Réponse de le 21/02/2011 à 16:25 :
Ou comment parler pour ne rien dire. C'est avec ce genre de discours que les choses n'ont jamais avancé et n'avanceront jamais.
a écrit le 19/02/2011 à 23:37 :
Et si on ne taxe plus du tout le travail, faiblement le capital mais que l'on impose quasi intégralement les successions (avec certaines exceptions pour le foncier) et juste un peu moins lourdement les dons entre personnes et les plus valus immobilières, ça donne quoi ?
Un taux de chômage moindre pour les jeunes, une attractivité du territoire intéressante pour les capitaux étrangers...
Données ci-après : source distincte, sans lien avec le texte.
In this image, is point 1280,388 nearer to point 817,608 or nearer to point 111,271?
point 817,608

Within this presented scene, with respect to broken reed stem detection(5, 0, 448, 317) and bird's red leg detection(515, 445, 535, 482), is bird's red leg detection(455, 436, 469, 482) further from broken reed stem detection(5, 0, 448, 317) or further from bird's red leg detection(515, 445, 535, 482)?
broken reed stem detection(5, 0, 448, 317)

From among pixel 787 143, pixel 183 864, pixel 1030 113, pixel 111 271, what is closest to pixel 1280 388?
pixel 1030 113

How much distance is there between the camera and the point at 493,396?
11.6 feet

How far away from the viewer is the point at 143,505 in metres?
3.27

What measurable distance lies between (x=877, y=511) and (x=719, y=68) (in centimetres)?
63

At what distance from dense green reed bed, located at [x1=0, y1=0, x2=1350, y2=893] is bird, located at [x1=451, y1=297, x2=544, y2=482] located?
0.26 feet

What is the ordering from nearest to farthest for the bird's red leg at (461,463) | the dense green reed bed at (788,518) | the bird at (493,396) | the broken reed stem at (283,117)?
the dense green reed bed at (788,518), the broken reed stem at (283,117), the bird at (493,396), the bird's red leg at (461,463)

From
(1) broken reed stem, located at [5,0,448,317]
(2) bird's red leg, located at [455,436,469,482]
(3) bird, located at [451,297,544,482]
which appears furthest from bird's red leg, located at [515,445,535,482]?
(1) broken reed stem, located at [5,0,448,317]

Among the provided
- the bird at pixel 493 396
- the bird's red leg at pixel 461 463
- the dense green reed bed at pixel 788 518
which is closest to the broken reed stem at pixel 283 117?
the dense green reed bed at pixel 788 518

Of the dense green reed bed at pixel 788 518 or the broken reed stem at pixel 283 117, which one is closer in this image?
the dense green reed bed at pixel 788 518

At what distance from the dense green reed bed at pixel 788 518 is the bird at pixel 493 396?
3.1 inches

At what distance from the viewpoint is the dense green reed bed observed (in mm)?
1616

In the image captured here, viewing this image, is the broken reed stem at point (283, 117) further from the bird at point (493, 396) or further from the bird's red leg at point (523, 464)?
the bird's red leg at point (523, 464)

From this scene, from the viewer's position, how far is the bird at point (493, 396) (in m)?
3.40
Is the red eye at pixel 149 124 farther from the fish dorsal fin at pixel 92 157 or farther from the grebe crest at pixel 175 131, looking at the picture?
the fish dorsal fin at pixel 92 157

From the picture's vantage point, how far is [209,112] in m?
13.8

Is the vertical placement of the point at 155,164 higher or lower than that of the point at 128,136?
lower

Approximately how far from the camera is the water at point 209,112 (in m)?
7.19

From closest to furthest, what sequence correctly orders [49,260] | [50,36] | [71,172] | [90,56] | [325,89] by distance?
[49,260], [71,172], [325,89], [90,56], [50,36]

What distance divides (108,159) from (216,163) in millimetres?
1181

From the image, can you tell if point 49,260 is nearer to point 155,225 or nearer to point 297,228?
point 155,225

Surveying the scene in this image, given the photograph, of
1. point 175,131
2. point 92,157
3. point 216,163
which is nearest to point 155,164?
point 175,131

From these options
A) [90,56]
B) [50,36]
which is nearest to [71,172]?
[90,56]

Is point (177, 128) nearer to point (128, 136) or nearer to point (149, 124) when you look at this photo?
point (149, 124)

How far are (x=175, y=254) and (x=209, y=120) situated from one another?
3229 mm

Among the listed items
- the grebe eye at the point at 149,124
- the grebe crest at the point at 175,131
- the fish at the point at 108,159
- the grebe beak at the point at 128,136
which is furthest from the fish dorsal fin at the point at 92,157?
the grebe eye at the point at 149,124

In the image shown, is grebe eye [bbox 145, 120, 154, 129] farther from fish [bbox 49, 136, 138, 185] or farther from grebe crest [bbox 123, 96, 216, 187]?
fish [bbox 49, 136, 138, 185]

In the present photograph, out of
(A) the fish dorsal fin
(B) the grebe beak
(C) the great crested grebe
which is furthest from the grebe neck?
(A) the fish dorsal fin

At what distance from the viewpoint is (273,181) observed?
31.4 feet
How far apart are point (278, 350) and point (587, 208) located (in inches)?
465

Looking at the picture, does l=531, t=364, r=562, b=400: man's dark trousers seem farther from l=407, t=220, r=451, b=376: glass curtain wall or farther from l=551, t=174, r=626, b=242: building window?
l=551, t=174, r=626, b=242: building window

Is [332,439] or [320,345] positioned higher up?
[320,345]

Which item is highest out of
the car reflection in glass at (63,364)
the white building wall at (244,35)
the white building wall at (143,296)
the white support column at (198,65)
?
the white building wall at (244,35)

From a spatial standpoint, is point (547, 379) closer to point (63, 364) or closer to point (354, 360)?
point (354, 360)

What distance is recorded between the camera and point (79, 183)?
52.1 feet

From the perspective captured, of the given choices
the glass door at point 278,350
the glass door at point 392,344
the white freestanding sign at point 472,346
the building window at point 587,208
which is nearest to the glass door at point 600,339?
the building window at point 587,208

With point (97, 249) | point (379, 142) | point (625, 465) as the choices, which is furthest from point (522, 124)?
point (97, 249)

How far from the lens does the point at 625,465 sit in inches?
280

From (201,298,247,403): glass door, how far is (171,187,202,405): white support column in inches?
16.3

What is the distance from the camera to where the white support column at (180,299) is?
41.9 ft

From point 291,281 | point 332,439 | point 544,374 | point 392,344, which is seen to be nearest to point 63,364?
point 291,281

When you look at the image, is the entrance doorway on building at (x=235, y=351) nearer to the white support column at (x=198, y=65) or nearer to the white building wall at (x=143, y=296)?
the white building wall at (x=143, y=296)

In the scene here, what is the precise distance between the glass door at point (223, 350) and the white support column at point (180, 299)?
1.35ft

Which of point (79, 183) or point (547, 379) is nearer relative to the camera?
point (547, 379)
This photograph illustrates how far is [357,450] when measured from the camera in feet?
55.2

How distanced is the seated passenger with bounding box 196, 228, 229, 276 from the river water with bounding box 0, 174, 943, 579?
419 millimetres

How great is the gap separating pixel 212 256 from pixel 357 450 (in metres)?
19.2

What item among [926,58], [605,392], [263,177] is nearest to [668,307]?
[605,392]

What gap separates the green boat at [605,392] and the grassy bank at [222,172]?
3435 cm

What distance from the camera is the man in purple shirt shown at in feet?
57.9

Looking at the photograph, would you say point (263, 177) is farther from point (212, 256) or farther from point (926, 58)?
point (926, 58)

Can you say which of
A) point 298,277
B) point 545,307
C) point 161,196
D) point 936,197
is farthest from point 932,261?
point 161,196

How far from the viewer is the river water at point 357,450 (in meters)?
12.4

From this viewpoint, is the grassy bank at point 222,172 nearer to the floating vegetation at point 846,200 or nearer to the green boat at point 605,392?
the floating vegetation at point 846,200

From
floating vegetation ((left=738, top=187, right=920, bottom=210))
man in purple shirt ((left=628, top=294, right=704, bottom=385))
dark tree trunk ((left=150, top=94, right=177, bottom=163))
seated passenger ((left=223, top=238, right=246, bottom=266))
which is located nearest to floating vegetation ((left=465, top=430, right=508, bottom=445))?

Qu'est ce qui cloche à taxer ainsi ???
a écrit le 19/02/2011 à 22:06 :
taxer le capital une nouvelle qui se répercutera sur les oplus faibles car à un moment les loyers flamberont et par ricochet il se peut que la construction privé baisse et se reprte à l'étranger. Sans aucune polémique les parents de MAM ont investi dans une SCI en Tunisie où le capaital rapporte plus qu'en France. Nos politiques sont tirent sans voir la cible finale, leur vision d'un sujet s'arrête au niveau de leur petit cerveau technocratique.
a écrit le 19/02/2011 à 18:19 :
il faut taxer l'immobilier et alleger la fiscalité sur le travail car c'est la seule reponse au mondialisme : seul l'immobilier n'est pas décocalisable.

PS : il serait d'ailleurs urgent de taxer l'immobilier plus lourdement pour les non-residents qui acquierent un pied-a-terre a Paris et font flamber les prix sans consideration du tissu économique et social local.
Réponse de le 20/02/2011 à 19:07 :
PS? Le socialisme n'est donc pas mort? Il faut CON-FISC-ER leurs biens à ces odieux capitalistes. Car tout change, et bientôt ils n'auront plus nul part où se réfugier, quand la planète sera devenue une libre et grande Corée du Nord!